Document extract:
## Begin

Common misconceptions, misnomers and misuse

Make sure you're not misconceived

AM/FM

AM and FM describe the modulation of a radio wave not its frequency or wavelength. The 'AM band' is actually MW (medium wave) or mf (medium frequency) and the 'FM band' is actually band II VHF (in the UK at least).

Seal/Sea Lion

People keep calling sea lions (the animals which ballance balls on their noses in circuses) seals but seals are the rather less athletic animals which get hit with clubs.

Mass/Weight

Kilograms measure mass not weight. Weight is a force measures in newtons.

Celsius/Centigrade

The temperature unit which should be used for weather reports is the degree Celsius (not Celsius, degree Centigrade or Centigrade). The degree Centigrade is the unit of the Centigrade scale which is not necessarily linear and not necessarily the same as the Celsius scale. A particular Centigrade scale is proportional only to a particular physical attribute. So there is a Centigrade scale which is proportional to the length of a water column and another which is proportional to the volume of a particular gas plus as many others as you can invent.

Kelvin

The kelvin is the SI unit of thermodynamic temperature. It is not the 'degree' kelvin. Plenty of scientists get this wrong as well.

## End

Set problem: Can you write what comes next in the piece on common misconceptions, starting after its entry on the kelvin? The data below has no connection to the piece on common misconceptions.

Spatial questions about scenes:
## Begin

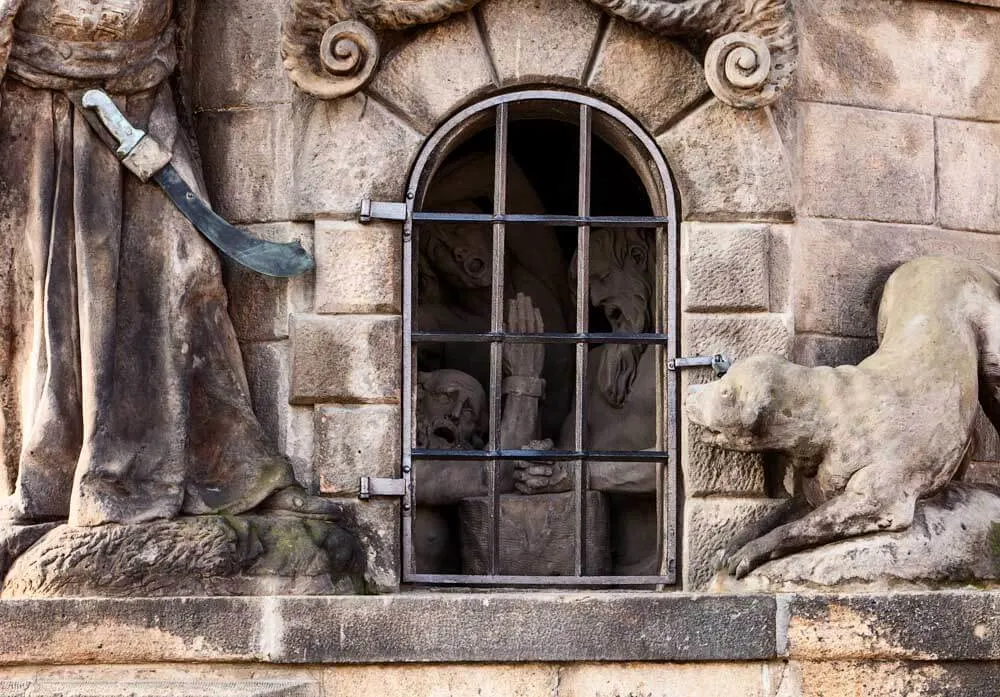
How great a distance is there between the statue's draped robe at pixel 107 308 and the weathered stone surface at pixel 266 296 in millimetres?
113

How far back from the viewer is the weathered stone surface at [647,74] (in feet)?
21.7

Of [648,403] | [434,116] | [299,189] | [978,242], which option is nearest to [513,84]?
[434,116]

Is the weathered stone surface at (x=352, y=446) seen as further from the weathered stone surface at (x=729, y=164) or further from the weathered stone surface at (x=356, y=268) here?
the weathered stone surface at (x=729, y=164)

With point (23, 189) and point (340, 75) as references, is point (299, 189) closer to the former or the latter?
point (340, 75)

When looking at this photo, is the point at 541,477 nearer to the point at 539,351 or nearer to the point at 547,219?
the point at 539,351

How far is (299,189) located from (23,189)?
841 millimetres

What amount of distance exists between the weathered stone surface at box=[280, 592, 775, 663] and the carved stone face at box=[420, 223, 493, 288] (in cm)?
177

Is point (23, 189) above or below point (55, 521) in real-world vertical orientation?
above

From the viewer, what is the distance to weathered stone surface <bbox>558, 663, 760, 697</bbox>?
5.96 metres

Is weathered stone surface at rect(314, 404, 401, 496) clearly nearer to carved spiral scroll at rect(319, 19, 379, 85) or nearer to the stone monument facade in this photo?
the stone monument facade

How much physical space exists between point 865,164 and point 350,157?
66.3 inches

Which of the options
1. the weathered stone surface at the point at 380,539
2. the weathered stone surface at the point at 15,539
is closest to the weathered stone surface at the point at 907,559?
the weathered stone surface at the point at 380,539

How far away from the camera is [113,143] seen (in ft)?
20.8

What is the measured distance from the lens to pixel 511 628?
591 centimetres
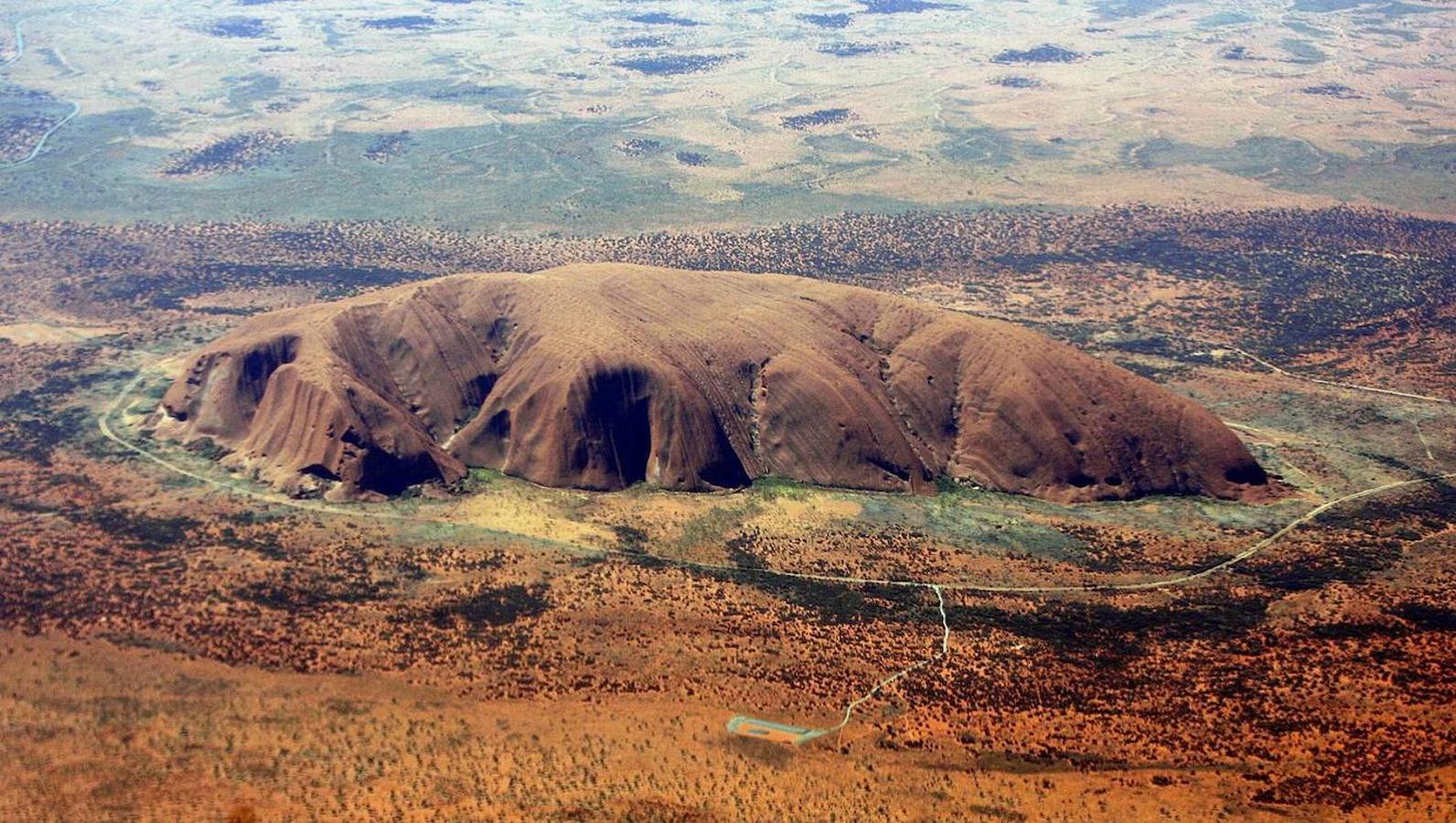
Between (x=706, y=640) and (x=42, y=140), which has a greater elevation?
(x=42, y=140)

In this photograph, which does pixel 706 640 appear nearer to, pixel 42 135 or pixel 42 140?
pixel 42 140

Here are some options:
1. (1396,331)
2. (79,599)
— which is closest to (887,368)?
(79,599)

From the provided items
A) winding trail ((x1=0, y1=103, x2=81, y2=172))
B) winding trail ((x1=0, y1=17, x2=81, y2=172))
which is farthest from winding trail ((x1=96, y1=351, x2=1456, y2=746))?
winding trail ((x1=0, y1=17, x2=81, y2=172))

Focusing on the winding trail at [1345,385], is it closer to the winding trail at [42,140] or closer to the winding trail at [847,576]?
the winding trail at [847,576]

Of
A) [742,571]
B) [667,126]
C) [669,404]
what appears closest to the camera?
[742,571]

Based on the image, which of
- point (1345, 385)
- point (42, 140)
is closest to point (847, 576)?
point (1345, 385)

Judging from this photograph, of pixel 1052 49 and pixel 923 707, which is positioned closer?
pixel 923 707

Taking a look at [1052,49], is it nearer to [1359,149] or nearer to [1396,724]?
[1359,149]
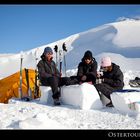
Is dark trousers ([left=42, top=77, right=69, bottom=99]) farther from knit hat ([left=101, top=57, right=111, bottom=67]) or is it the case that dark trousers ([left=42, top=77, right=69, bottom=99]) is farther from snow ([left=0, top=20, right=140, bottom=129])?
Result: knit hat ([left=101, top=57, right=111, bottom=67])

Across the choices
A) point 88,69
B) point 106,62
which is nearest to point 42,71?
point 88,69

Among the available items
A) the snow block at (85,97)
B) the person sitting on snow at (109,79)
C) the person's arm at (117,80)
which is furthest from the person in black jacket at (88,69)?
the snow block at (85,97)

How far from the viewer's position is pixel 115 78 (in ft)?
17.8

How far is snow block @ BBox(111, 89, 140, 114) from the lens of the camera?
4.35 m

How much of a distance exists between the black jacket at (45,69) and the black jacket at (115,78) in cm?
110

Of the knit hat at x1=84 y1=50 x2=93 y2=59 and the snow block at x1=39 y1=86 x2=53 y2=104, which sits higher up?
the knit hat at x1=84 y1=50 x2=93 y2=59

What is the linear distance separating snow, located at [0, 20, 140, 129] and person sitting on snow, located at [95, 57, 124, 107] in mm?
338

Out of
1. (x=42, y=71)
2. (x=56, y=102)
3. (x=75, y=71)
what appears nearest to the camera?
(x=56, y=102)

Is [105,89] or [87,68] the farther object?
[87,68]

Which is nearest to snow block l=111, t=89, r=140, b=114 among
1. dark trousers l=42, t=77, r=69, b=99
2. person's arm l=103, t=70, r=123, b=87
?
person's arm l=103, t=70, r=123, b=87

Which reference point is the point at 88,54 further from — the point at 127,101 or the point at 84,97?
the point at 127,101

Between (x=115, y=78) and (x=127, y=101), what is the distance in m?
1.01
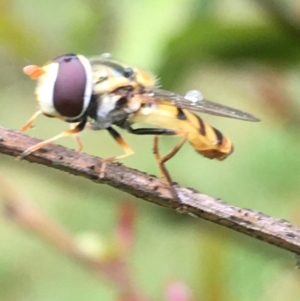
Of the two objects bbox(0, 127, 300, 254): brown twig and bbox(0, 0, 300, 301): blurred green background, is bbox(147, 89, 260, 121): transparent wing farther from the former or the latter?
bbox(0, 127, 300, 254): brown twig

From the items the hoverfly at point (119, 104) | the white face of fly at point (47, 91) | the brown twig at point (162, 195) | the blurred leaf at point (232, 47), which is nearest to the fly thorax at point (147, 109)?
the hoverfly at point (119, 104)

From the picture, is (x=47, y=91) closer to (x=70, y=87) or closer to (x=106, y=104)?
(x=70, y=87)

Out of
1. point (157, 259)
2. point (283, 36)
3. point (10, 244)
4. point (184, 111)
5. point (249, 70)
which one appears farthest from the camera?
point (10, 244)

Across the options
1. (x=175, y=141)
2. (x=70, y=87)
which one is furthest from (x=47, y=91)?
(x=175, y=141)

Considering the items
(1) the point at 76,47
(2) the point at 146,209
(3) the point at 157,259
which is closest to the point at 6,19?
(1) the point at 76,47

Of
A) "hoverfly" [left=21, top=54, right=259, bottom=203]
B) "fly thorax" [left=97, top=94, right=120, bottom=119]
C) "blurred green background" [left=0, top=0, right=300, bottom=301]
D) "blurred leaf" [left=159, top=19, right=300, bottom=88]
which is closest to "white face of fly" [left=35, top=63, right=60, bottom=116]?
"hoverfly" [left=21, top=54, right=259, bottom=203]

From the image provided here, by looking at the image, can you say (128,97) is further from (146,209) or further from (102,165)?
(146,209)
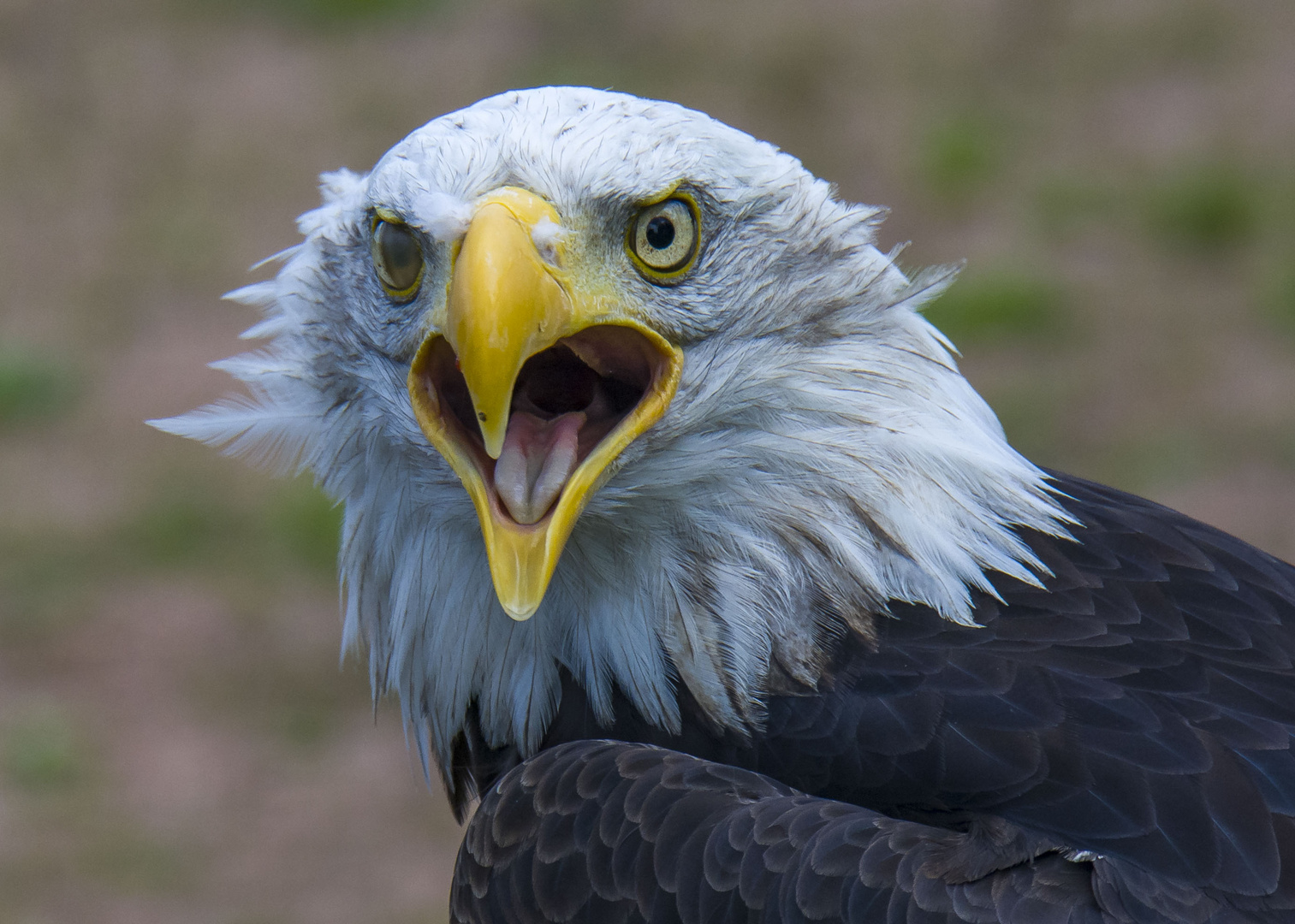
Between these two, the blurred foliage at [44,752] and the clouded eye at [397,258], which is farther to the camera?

## End

Answer to this problem:
SI Units

SI units are lower case even if they are named after someone. So in the middle of a sentence the unit is a newton but the man himself was Newton.

Mr Spock

The guy on Star Trek was Mr Spock (not Dr Spock who was a child psychiatrist or something like that).

Sound cards with a 32 in them

The Sound blaster AWE32 doesn't do 32-bit sound, it has 16-bit sound like the SoundBlaster 16 and 32 voices.

Silicon/silicone

Silicon is the metallic and semiconducting element. Pure silicon looks like a shiny solid metal. Silicone is a silicon compound used in grease, implants, etc.

Bela Lugosi

Bela Lugosi didn't die during the making of Plan 9 from Outer Space - he died before it was made. And the writer's chiropracter was used as a stand in (not his wife's dentist).

Meteor/Meteorite/Meteoroid

A meteor burns us in the Earth's atmosphere leaving only dust.
A meteorite gets through the Earth's atmosphere to hit the surface.
A meteoroid is either of these while still in space.
Meteor Crater, Arizona is therefore a misnomer.

Gravitational Assist

Vehicles using gravitational assist don't take energy from a planet's gravity but from its angular momentum. The planet will have a slightly different orbit after such a flyby.

Seconds

The SI abbreviation for the second is s not sec or anything else.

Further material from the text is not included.